**Exercício proposto A**
Reescreva o trecho do acórdão que vai de "Acórdão do Tribunal" até "(sumário da relatora)", trocando "imóvel" por "prédio".
**Exercício proposto B**
Segundo o acórdão, quem foi a relatora do processo?

━━━ Excerto da página

Acórdão do Tribunal da Relação de
Évora
Processo:
107/20.8T8ALR-A.E2
Relator: MARIA ADELAIDE DOMINGOS
Descritores: INSOLVÊNCIA
TRANSMISSÃO DO ARRENDAMENTO
TRIBUNAL COMPETENTE
Data do Acordão: 11/11/2021
Votação: UNANIMIDADE
Texto Integral: S
Sumário:
É competente em razão da matéria o Juízo de Competência Genérica de Almeirim e não o Juízo de Comércio de Santarém para preparar e decidir uma ação declarativa comum em que se discute a transmissão por morte do arrendamento à pessoa que residia em economia comum com o falecido arrendatário, ainda que o imóvel tenha, entretanto, sido apreendido no processo de insolvência do locador. (sumário da relatora)
Decisão Texto Integral:
Acordam na 1.ª Secção do Tribunal da Relação de Évora

I – RELATÓRIO
No Tribunal da Comarca de Santarém, Juízo de Competência Genérica de Almeirim, em 19-03-2020, B… intentou ação declarativa de condenação, com processo comum, na forma ordinária, contra I… e INSOLVÊNCIA DE I…, pedindo que seja reconhecido o arrendamento original entre M… (arrendatária) e I… (senhorio), e subsequente transmissão da posição da arrendatária, por morte daquela, sua mãe, ao filho, ora Autor, que com ela residia em economia comum há mais de um ano, atento o disposto no artigo 1106.º, n.º 1, do Código Civil.

Contestou a MASSA INSOLVENTE DE I…[1] por exceção (invocando o caso julgado, a incompetência em razão da matéria do tribunal onde a ação foi intentada; a caducidade/preclusão do direito do Autor à transmissão do arrendamento; a ilegitimidade passiva dos Réus e o abuso de direito do Autor), por impugnação (invocando que o bem locado foi apreendido no processo de insolvência do primeiro Réu, onde vai ser vendido, não podendo subsistir à venda qualquer arrendamento), deduzindo, ainda, reconvenção (condenação do Autor a reconhecer que o imóvel se encontra apreendido à ordem da insolvência, sendo inoponível e ineficaz qualquer oneração (arrendamento) que o Autor invoque em relação ao ato de disposição do imóvel naquele processo).

Cumprido o princípio do contraditório, foi proferido em 03-11-2020, despacho (que vem a ser o recorrido) que apreciou a competência em razão da matéria do tribunal onde a ação foi proposta, concluindo nos seguintes termos:
«Consequentemente, compete ao presente Juízo de Competência Genérica de Almeirim, em razão da matéria, tramitar e julgar a presente causa, o que desde já se declara, julgando improcedente a excepção suscitada pelos Réus.»

━━━━━━
━━━ Material fornecido

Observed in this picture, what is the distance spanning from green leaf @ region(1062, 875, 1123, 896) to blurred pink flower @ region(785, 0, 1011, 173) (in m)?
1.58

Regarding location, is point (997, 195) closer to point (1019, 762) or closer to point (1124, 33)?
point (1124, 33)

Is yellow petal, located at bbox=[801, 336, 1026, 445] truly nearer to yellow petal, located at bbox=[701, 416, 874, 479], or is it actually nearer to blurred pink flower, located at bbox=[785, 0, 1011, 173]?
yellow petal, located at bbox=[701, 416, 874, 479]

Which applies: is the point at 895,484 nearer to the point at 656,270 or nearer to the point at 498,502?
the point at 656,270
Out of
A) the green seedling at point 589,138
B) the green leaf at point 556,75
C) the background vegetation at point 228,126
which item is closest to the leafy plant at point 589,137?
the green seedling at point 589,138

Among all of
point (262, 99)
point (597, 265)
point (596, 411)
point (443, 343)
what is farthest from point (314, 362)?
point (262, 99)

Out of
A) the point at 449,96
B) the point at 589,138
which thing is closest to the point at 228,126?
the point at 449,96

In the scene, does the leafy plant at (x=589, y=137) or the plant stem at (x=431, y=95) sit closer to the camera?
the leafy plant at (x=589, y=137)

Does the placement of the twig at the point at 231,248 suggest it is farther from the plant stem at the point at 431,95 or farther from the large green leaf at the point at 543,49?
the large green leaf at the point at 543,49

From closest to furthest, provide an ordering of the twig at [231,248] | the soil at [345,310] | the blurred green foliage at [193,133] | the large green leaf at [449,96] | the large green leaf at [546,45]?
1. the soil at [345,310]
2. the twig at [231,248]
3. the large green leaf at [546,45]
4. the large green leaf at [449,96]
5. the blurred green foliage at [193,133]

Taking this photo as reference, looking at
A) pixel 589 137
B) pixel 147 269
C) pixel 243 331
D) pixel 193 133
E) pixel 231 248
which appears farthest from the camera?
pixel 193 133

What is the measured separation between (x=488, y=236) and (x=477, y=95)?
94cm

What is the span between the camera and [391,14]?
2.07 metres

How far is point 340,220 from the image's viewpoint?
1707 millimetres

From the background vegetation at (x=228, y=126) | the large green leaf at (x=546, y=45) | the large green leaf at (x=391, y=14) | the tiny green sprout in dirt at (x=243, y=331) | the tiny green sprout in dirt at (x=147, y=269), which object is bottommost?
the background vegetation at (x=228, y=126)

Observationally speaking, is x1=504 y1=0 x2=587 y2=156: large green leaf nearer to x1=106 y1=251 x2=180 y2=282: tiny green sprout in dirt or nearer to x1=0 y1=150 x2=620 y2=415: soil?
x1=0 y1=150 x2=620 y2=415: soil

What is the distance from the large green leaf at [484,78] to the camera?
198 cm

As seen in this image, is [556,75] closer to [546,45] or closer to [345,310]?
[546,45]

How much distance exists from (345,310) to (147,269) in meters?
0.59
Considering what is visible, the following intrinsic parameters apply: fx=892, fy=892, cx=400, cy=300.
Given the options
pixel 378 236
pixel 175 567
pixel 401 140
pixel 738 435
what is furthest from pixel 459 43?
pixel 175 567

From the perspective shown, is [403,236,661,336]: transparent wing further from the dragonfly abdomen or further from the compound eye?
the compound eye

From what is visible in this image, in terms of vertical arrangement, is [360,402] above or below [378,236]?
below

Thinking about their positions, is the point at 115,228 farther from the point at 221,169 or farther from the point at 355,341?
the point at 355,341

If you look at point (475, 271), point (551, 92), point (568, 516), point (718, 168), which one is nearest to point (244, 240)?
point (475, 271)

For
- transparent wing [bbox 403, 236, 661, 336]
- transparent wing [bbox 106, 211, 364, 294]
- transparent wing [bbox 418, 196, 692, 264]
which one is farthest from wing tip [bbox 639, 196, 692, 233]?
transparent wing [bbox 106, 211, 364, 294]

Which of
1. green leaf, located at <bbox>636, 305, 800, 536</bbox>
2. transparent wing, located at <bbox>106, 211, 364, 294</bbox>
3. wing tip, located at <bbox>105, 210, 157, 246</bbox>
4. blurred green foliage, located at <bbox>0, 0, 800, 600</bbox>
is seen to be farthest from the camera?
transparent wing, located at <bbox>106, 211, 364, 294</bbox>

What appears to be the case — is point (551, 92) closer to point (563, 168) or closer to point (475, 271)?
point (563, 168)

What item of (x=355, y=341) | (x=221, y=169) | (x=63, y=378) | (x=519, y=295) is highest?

━━━━━━

**Resolução do problema A**
Acórdão do Tribunal da Relação de
Évora
Processo:
107/20.8T8ALR-A.E2
Relator: MARIA ADELAIDE DOMINGOS
Descritores: INSOLVÊNCIA
TRANSMISSÃO DO ARRENDAMENTO
TRIBUNAL COMPETENTE
Data do Acordão: 11/11/2021
Votação: UNANIMIDADE
Texto Integral: S
Sumário:
É competente em razão da matéria o Juízo de Competência Genérica de Almeirim e não o Juízo de Comércio de Santarém para preparar e decidir uma ação declarativa comum em que se discute a transmissão por morte do arrendamento à pessoa que residia em economia comum com o falecido arrendatário, ainda que o prédio tenha, entretanto, sido apreendido no processo de insolvência do locador. (sumário da relatora)

**Resolução do problema B**
Maria Adelaide Domingos.